§ **EXERCISE GOAL**
A faithful copy of the whole listing is the goal. Match it exactly.
START ENTRIES SHOWN
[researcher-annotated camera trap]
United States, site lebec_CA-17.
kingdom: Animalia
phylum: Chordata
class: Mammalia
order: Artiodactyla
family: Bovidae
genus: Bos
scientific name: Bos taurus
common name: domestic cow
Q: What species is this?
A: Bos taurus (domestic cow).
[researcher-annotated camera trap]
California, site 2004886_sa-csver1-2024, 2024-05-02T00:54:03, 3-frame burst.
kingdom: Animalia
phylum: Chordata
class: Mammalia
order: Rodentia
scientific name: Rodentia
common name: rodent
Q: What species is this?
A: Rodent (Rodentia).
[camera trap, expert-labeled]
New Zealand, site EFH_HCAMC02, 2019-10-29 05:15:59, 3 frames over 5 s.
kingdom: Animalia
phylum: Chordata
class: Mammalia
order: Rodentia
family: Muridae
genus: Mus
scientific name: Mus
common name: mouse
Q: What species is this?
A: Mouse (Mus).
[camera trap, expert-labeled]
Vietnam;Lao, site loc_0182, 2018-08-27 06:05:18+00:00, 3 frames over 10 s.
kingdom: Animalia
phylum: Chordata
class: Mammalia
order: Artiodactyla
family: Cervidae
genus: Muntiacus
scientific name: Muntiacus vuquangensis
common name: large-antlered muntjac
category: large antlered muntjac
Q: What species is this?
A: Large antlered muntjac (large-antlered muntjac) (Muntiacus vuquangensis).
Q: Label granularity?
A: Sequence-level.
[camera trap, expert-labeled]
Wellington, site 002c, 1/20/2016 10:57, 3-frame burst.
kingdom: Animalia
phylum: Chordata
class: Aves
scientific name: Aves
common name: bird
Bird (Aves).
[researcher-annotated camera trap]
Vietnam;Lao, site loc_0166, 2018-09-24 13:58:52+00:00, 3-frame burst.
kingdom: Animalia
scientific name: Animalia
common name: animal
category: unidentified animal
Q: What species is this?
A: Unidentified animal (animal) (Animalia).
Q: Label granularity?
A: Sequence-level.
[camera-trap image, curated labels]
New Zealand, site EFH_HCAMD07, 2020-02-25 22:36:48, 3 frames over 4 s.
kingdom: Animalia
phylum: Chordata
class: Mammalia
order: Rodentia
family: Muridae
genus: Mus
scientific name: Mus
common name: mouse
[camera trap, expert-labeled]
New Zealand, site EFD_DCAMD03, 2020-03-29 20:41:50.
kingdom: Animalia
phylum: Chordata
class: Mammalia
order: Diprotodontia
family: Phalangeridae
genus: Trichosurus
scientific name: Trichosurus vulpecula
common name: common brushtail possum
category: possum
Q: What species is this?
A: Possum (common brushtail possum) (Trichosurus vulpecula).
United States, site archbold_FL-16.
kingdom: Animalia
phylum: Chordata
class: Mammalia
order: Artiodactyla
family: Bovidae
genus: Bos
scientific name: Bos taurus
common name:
END ENTRIES SHOWN
§ **TASK RESPONSE**
[researcher-annotated camera trap]
United States, site lebec_CA-17.
kingdom: Animalia
phylum: Chordata
class: Mammalia
order: Artiodactyla
family: Bovidae
genus: Bos
scientific name: Bos taurus
common name: domestic cow
Q: What species is this?
A: Bos taurus (domestic cow).
[researcher-annotated camera trap]
California, site 2004886_sa-csver1-2024, 2024-05-02T00:54:03, 3-frame burst.
kingdom: Animalia
phylum: Chordata
class: Mammalia
order: Rodentia
scientific name: Rodentia
common name: rodent
Q: What species is this?
A: Rodent (Rodentia).
[camera trap, expert-labeled]
New Zealand, site EFH_HCAMC02, 2019-10-29 05:15:59, 3 frames over 5 s.
kingdom: Animalia
phylum: Chordata
class: Mammalia
order: Rodentia
family: Muridae
genus: Mus
scientific name: Mus
common name: mouse
Q: What species is this?
A: Mouse (Mus).
[camera trap, expert-labeled]
Vietnam;Lao, site loc_0182, 2018-08-27 06:05:18+00:00, 3 frames over 10 s.
kingdom: Animalia
phylum: Chordata
class: Mammalia
order: Artiodactyla
family: Cervidae
genus: Muntiacus
scientific name: Muntiacus vuquangensis
common name: large-antlered muntjac
category: large antlered muntjac
Q: What species is this?
A: Large antlered muntjac (large-antlered muntjac) (Muntiacus vuquangensis).
Q: Label granularity?
A: Sequence-level.
[camera trap, expert-labeled]
Wellington, site 002c, 1/20/2016 10:57, 3-frame burst.
kingdom: Animalia
phylum: Chordata
class: Aves
scientific name: Aves
common name: bird
Bird (Aves).
[researcher-annotated camera trap]
Vietnam;Lao, site loc_0166, 2018-09-24 13:58:52+00:00, 3-frame burst.
kingdom: Animalia
scientific name: Animalia
common name: animal
category: unidentified animal
Q: What species is this?
A: Unidentified animal (animal) (Animalia).
Q: Label granularity?
A: Sequence-level.
[camera-trap image, curated labels]
New Zealand, site EFH_HCAMD07, 2020-02-25 22:36:48, 3 frames over 4 s.
kingdom: Animalia
phylum: Chordata
class: Mammalia
order: Rodentia
family: Muridae
genus: Mus
scientific name: Mus
common name: mouse
[camera trap, expert-labeled]
New Zealand, site EFD_DCAMD03, 2020-03-29 20:41:50.
kingdom: Animalia
phylum: Chordata
class: Mammalia
order: Diprotodontia
family: Phalangeridae
genus: Trichosurus
scientific name: Trichosurus vulpecula
common name: common brushtail possum
category: possum
Q: What species is this?
A: Possum (common brushtail possum) (Trichosurus vulpecula).
United States, site archbold_FL-16.
kingdom: Animalia
phylum: Chordata
class: Mammalia
order: Artiodactyla
family: Bovidae
genus: Bos
scientific name: Bos taurus
common name:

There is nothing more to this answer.